* _The problem_
The data below is to be set down exactly.

* _Entries supplied_

_ _ _

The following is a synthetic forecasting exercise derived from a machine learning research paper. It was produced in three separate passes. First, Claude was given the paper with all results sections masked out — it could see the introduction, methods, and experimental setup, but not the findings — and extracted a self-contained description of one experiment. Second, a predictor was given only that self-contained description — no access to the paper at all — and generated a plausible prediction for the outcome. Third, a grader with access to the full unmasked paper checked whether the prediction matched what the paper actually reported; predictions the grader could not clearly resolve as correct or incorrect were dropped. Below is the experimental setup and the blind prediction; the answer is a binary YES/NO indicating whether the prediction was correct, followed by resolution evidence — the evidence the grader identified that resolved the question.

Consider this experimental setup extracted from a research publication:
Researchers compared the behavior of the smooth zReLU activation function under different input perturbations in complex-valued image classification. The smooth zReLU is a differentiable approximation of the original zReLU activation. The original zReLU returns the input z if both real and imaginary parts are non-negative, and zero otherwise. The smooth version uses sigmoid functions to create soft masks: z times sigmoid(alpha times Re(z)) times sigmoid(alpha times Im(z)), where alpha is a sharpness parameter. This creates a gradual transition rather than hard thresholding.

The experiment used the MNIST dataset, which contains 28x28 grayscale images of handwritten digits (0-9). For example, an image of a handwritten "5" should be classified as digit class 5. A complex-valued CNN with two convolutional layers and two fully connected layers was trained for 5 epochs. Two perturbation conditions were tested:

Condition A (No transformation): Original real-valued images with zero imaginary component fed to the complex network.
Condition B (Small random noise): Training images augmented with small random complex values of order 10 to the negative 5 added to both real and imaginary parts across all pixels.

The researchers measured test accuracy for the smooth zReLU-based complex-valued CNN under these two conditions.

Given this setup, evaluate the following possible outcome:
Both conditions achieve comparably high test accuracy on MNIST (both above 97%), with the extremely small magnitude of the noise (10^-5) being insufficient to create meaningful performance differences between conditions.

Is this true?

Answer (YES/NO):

_ _ _

* _Written response_
The following is a synthetic forecasting exercise derived from a machine learning research paper. It was produced in three separate passes. First, Claude was given the paper with all results sections masked out — it could see the introduction, methods, and experimental setup, but not the findings — and extracted a self-contained description of one experiment. Second, a predictor was given only that self-contained description — no access to the paper at all — and generated a plausible prediction for the outcome. Third, a grader with access to the full unmasked paper checked whether the prediction matched what the paper actually reported; predictions the grader could not clearly resolve as correct or incorrect were dropped. Below is the experimental setup and the blind prediction; the answer is a binary YES/NO indicating whether the prediction was correct, followed by resolution evidence — the evidence the grader identified that resolved the question.

Consider this experimental setup extracted from a research publication:
Researchers compared the behavior of the smooth zReLU activation function under different input perturbations in complex-valued image classification. The smooth zReLU is a differentiable approximation of the original zReLU activation. The original zReLU returns the input z if both real and imaginary parts are non-negative, and zero otherwise. The smooth version uses sigmoid functions to create soft masks: z times sigmoid(alpha times Re(z)) times sigmoid(alpha times Im(z)), where alpha is a sharpness parameter. This creates a gradual transition rather than hard thresholding.

The experiment used the MNIST dataset, which contains 28x28 grayscale images of handwritten digits (0-9). For example, an image of a handwritten "5" should be classified as digit class 5. A complex-valued CNN with two convolutional layers and two fully connected layers was trained for 5 epochs. Two perturbation conditions were tested:

Condition A (No transformation): Original real-valued images with zero imaginary component fed to the complex network.
Condition B (Small random noise): Training images augmented with small random complex values of order 10 to the negative 5 added to both real and imaginary parts across all pixels.

The researchers measured test accuracy for the smooth zReLU-based complex-valued CNN under these two conditions.

Given this setup, evaluate the following possible outcome:
Both conditions achieve comparably high test accuracy on MNIST (both above 97%), with the extremely small magnitude of the noise (10^-5) being insufficient to create meaningful performance differences between conditions.

Is this true?

Answer (YES/NO):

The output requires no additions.